# 2011 Burton Hardgoods Catalog



## SchultzLS2 (Jan 10, 2010)

Spoilers:

No More:
-Fix
-X8
-Condom
-Dominant
-Se7en

All V-Rocker and Camber

And here it is: http://m-z.ru/ftp/adrenalin/cat/burton/hardgoods_11.pdf


----------



## Guest (Feb 8, 2010)

Jesus christ huge pdf O.O


----------



## SchultzLS2 (Jan 10, 2010)

ya its 43 MB. Not for people with 56K. Was a 5 min download for me.


----------



## Guest (Feb 9, 2010)

3min for me. Oh yeah!!!

My life is so sad.


----------



## Texas Exclusive (Feb 2, 2010)

Wow thanks for sharing, made my day. :thumbsup:

Where can you buy this mag/catalog?


----------



## SchultzLS2 (Jan 10, 2010)

Texas Exclusive said:


> Wow thanks for sharing, made my day. :thumbsup:
> 
> Where can you buy this mag/catalog?


No idea where you can get it. Contact burton is my best answer.

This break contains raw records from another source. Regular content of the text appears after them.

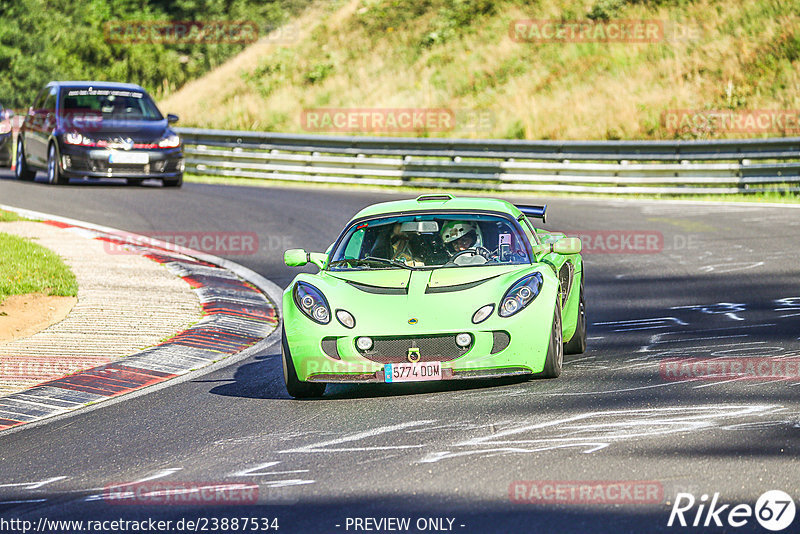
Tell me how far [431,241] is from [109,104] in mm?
15087

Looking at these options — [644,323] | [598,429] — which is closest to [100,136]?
[644,323]

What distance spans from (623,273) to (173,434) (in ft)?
26.3

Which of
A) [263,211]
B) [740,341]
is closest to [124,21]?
[263,211]

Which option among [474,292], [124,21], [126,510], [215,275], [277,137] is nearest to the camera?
[126,510]

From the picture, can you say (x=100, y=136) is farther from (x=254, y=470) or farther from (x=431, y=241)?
(x=254, y=470)

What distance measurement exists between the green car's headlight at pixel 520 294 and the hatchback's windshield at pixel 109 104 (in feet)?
51.2

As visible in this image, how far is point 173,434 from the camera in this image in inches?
285

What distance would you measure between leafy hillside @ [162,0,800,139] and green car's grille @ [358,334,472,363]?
21.2 meters

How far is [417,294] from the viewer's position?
7977 millimetres

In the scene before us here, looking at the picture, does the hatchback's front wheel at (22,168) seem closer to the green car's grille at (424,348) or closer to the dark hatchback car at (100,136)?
the dark hatchback car at (100,136)

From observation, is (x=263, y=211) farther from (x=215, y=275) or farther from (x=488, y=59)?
(x=488, y=59)

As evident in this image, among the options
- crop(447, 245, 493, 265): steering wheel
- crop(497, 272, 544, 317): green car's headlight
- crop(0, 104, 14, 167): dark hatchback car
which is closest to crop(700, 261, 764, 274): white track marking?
crop(447, 245, 493, 265): steering wheel

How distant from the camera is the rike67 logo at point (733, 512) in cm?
493

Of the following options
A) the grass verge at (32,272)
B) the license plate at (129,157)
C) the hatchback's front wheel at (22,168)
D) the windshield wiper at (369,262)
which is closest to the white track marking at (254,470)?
the windshield wiper at (369,262)
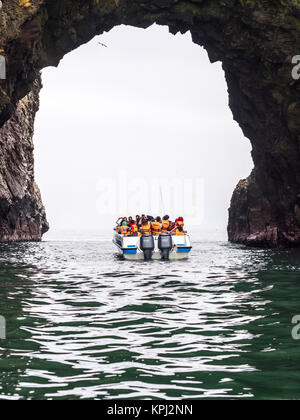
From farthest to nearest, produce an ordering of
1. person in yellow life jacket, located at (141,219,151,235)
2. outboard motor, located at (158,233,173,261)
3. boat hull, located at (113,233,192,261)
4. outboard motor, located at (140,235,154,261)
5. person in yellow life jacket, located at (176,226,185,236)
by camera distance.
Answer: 1. person in yellow life jacket, located at (176,226,185,236)
2. person in yellow life jacket, located at (141,219,151,235)
3. boat hull, located at (113,233,192,261)
4. outboard motor, located at (158,233,173,261)
5. outboard motor, located at (140,235,154,261)

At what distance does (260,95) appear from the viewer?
36500 mm

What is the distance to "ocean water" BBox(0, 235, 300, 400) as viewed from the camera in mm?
6906

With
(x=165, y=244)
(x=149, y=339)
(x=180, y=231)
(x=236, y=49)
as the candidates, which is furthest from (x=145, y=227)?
(x=149, y=339)

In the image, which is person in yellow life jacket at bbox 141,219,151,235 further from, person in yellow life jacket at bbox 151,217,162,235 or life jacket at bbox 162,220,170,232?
life jacket at bbox 162,220,170,232

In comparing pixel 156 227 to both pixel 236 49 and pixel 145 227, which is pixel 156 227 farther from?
pixel 236 49

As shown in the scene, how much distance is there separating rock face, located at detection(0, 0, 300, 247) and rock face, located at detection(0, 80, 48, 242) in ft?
42.5

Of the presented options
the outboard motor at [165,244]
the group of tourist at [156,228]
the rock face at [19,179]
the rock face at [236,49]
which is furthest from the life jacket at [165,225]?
the rock face at [19,179]

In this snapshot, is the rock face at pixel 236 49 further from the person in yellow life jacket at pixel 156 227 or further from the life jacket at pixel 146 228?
the person in yellow life jacket at pixel 156 227

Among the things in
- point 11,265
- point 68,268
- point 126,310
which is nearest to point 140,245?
point 68,268

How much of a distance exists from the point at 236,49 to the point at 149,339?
96.5 ft

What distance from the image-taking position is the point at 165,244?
27.1 m

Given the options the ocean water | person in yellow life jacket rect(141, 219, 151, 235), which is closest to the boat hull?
person in yellow life jacket rect(141, 219, 151, 235)

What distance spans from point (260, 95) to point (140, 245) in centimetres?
1583

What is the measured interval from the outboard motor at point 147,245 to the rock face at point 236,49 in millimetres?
10639
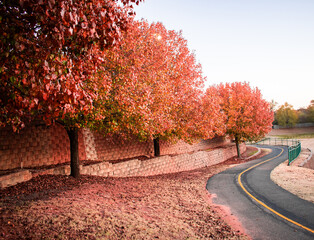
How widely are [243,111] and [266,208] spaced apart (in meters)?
25.9

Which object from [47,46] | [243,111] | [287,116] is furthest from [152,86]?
[287,116]

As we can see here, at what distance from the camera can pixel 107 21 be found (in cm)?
497

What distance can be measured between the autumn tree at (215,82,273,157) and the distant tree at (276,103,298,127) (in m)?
77.3

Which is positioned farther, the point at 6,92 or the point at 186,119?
the point at 186,119

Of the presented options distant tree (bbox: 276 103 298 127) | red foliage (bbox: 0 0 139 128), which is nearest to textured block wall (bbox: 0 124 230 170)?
red foliage (bbox: 0 0 139 128)

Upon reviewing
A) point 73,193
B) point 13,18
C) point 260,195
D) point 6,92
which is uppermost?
point 13,18

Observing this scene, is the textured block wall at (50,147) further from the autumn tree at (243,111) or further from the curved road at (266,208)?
the autumn tree at (243,111)

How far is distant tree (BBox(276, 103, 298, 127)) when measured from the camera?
333 feet

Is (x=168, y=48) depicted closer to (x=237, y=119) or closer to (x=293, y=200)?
(x=293, y=200)

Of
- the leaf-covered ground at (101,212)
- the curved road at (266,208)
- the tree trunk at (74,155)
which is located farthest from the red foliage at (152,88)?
the curved road at (266,208)

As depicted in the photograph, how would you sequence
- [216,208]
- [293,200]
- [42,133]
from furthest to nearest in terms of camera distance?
[42,133], [293,200], [216,208]

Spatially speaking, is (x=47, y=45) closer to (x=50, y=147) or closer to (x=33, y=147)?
(x=33, y=147)

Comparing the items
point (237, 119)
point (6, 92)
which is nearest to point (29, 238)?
point (6, 92)

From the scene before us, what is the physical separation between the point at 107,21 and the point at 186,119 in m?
15.4
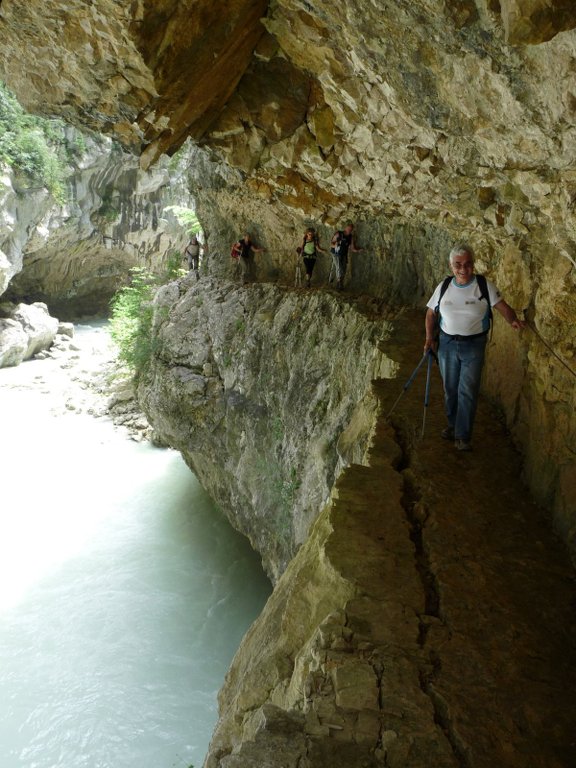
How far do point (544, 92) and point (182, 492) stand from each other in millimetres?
12965

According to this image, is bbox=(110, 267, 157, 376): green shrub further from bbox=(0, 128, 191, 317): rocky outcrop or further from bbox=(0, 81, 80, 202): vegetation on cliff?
bbox=(0, 81, 80, 202): vegetation on cliff

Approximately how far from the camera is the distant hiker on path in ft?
30.5

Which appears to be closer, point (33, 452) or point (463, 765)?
point (463, 765)

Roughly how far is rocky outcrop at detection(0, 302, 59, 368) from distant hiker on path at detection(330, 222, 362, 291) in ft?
60.9

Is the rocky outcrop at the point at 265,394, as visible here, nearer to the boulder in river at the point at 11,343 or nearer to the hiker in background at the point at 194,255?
the hiker in background at the point at 194,255

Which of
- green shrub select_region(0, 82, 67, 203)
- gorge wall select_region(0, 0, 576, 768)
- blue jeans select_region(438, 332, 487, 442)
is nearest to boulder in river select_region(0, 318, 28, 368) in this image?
green shrub select_region(0, 82, 67, 203)

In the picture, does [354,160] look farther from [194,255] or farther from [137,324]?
[137,324]

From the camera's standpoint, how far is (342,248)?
9375mm

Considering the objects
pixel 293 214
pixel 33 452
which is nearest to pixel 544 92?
pixel 293 214

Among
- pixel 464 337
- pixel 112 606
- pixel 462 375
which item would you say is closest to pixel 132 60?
pixel 464 337

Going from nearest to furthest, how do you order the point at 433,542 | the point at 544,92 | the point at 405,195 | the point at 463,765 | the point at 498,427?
the point at 463,765 < the point at 544,92 < the point at 433,542 < the point at 498,427 < the point at 405,195

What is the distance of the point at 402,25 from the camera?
11.2 ft

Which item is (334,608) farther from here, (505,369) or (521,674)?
(505,369)

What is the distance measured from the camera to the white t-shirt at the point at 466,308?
3.87 metres
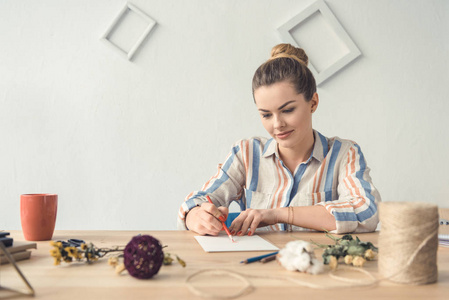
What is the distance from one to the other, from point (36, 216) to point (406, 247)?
807 millimetres

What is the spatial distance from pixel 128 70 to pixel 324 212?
1.55 metres

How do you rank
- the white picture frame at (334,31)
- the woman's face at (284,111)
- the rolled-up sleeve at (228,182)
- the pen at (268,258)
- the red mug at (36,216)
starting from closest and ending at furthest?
the pen at (268,258)
the red mug at (36,216)
the woman's face at (284,111)
the rolled-up sleeve at (228,182)
the white picture frame at (334,31)

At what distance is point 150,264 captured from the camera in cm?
59

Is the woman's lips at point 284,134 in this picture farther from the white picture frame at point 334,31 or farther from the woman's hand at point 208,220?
the white picture frame at point 334,31

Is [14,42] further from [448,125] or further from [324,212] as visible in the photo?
[448,125]

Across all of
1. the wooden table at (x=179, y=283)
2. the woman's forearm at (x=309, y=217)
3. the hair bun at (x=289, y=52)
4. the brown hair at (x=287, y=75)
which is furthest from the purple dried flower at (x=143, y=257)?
the hair bun at (x=289, y=52)

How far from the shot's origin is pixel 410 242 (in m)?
0.57

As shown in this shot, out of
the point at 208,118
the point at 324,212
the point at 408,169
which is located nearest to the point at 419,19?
the point at 408,169

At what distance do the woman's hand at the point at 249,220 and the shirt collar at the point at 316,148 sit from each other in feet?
1.27

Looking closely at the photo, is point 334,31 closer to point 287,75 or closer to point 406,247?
point 287,75

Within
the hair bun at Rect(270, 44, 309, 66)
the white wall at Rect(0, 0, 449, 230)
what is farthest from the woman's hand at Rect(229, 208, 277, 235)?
the white wall at Rect(0, 0, 449, 230)

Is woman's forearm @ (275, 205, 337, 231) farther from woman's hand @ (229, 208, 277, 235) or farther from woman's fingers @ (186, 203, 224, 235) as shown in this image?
woman's fingers @ (186, 203, 224, 235)

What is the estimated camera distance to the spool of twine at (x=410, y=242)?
1.85 feet

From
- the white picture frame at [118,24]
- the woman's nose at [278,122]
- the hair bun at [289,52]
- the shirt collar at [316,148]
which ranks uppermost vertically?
the white picture frame at [118,24]
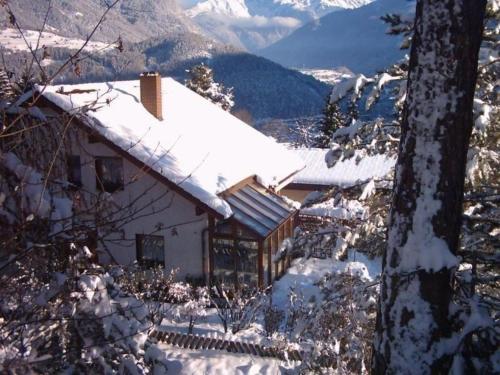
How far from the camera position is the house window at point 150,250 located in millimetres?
15781

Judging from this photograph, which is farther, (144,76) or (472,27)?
Result: (144,76)

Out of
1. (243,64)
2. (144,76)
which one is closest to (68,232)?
(144,76)

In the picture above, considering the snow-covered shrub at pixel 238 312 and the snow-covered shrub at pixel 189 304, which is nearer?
the snow-covered shrub at pixel 238 312

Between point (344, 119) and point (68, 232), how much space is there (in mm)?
38622

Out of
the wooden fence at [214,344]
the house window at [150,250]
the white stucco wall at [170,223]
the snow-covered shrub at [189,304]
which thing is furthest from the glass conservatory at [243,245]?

My cousin sent this to me.


----------



## Mr. Polonia (Apr 5, 2009)

yes i know no x8 next yr. i was truly pissed when i asked the burton demo guys in vermont last week.

but i did see the custom x which looks fucking supreeeemmmeee


----------



## Guest (Feb 9, 2010)

Still waiting for the Restricted boards. Especially the Easy Livin.


----------



## Mr. Polonia (Apr 5, 2009)

great find brotha....it gives a lot of detail abt everything

:thumbsup::thumbsup::thumbsup:


----------



## Guest (Feb 9, 2010)

i told you guys burton sucks.


----------



## SchultzLS2 (Jan 10, 2010)

Just bringin this to the top for people to check out.

PS - Burton doesn't suck.


----------



## Leo (Nov 24, 2009)

SchultzLS2 said:


> All V-Rocker and Camber
> 
> And here it is: http://m-z.ru/ftp/adrenalin/cat/burton/hardgoods_11.pdf


Not true. It is Camber, V-Rocker, and Flying-V

BTW: Burton indeed does not suck. Especially for 2011. Their Flying-V boards are just so damn fun to ride. 

Their bindings still suck though. Even the higher end C02. Infidels are nice though


----------



## SchultzLS2 (Jan 10, 2010)

Leo said:


> Not true. It is Camber, V-Rocker, and Flying-V
> 
> BTW: Burton indeed does not suck. Especially for 2011. Their Flying-V boards are just so damn fun to ride.
> 
> Their bindings still suck though. Even the higher end C02. Infidels are nice though


Ahhh and one more, EZ-V, not to mention all the "Springloaded" variations.

What I really meant was that they had nothing but the V-rocker and variations of it.


----------



## Leo (Nov 24, 2009)

SchultzLS2 said:


> Ahhh and one more, EZ-V, not to mention all the "Springloaded" variations.
> 
> What I really meant was that they had nothing but the V-rocker and variations of it.


I'm in love with their Flying-V. I'm very torn between picking up the Custom Flying V or a Skate Nana.


----------



## kquan (Dec 29, 2009)

Not sure if you guys noticed,
but I didnt see a Jussi or a Twin Either


----------